When the bureaucratic aristocracy takes too much from their nation’s people, they borrow a lot more money. When they do, their fellow-countrymen’s money declines in value. “I’m not really going to pick your pocket, I’m just going to make your ten dollar bills have one dollar in purchasing power. You people still have plenty of money.”

Dulled by expensive media, distracted by sports, and trying to keep a hundred hands out of our pockets, most of us don’t notice. Sure, we say, “I wish I’d bought silver at four dollars an ounce, now that it’s at $40.”, but that’s another way of saying, “My fifty dollar bill now buys as much as my ten dollar bill a few years ago.”

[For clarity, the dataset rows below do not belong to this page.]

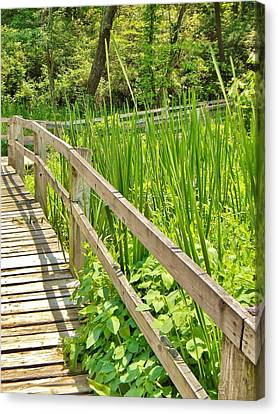 Canvas Print featuring the photograph Little Wooden Walking Bridge by Jean Goodwin Brooks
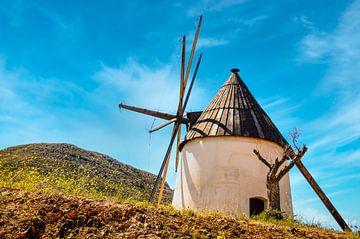 Windmolen bij Cabo da Gata Andalusië Spanje van Dieter Walther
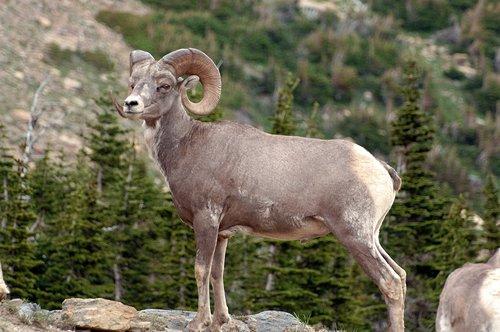 Big Horn Sheep - Ovis canadensis - Glacier NP 7-15-08_265.jpg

What causes this willful impoverishment of neighbors? An analogy. In the South, before the Civil War, white southern men were ashamed of doing manual labor. They were led to believe that such work was for slaves. If the slaves were freed, the poorer of them would be hired to do what the slaves had been made to do for free. “Ah ain’t gonna do no slave labor.”, they proudly announced to each other as they strutted around with big bowie knives and pistols in there belts, “ready fer trubble”.

As a result, in many towns, the only skilled craftsmen were Yankees who came South to do the work slaves weren’t technically able to do and that white Southerners didn’t want to do.

Why would they rather die in a war with the mechanized North than get their hands dirty? Vanity.

Today, vanity inspires people to be bureaucrats. Few worries, no fears, no manual labor.